Marshall stated, “Alabama is steadfast in our comprehensive endeavor to hold all contributors—manufacturing, distribution, prescription, or marketing—for their role in the opioid epidemic.” Publicity was crucial in the promotion of these medications, which inadvertently led to overprescribing, addiction, and the terrible loss of many lives.
“Our determination to put an end to this epidemic is unwavering, and we will stop at nothing to bring Alabama back from the severe social damage brought about by the coordinated efforts of the opioid industry and its allies.”
Documents filed in the Montgomery County Circuit Court detail how Publicis’ assistance with Purdue Pharma and other opioid producers in their marketing and sales of opioids led to the epidemic. Court records also describe how Publicis served as Purdue’s agency of record for all of its branded opioid medications, including OxyContin.

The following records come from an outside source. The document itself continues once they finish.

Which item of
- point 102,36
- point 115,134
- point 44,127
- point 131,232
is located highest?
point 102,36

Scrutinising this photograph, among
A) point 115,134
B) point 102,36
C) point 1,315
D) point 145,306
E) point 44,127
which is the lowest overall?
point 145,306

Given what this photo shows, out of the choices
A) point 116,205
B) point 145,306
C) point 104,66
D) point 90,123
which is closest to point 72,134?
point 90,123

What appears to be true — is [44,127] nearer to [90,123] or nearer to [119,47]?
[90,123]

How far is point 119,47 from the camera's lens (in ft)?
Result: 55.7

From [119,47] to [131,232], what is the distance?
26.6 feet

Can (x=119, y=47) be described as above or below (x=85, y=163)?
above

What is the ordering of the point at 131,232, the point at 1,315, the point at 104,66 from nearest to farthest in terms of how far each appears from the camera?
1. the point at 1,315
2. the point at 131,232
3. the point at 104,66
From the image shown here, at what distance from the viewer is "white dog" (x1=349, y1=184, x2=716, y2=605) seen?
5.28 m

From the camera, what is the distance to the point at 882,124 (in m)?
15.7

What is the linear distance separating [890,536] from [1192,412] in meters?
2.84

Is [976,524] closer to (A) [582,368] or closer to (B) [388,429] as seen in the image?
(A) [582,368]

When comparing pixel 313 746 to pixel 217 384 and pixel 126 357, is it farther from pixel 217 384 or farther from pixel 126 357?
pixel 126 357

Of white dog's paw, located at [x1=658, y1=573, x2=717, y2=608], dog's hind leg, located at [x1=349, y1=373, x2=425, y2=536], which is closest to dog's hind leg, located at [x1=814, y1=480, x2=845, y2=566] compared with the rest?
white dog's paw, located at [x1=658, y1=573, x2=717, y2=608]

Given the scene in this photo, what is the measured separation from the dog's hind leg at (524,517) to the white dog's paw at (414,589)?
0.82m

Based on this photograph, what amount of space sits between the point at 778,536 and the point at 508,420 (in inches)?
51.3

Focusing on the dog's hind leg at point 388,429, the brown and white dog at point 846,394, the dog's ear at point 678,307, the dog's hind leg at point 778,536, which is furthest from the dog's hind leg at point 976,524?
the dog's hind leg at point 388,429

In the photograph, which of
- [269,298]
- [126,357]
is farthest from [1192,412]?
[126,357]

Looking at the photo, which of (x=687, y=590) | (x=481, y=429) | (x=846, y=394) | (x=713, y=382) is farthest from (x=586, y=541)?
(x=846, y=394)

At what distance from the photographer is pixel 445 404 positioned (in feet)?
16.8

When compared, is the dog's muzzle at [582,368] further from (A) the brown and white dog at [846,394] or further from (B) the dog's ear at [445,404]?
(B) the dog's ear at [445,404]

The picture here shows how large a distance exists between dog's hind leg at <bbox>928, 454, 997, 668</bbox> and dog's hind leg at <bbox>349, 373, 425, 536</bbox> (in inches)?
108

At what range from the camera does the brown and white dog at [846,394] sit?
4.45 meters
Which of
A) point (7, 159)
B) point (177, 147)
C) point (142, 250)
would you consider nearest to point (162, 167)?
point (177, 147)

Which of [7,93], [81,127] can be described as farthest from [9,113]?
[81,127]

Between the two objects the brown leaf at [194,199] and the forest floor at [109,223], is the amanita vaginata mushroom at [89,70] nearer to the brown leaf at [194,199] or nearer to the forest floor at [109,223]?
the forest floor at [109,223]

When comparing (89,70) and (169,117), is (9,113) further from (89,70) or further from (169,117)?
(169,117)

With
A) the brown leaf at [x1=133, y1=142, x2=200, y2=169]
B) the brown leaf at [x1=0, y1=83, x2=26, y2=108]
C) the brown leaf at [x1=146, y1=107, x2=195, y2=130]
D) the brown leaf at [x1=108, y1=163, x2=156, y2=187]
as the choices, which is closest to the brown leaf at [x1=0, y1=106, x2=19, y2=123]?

Publicis even devised sales strategies that depended on data mining of patient-provider talks recorded in-office regarding personal health. stated Marshall. Purdue’s choice to market OxyContin to physicians based on patient’s electronic health records was also heavily influenced by the business.
According to Marshall, the state has paid more than $500 million in settlements to pharmaceutical corporations and other connected businesses for their roles in the disaster.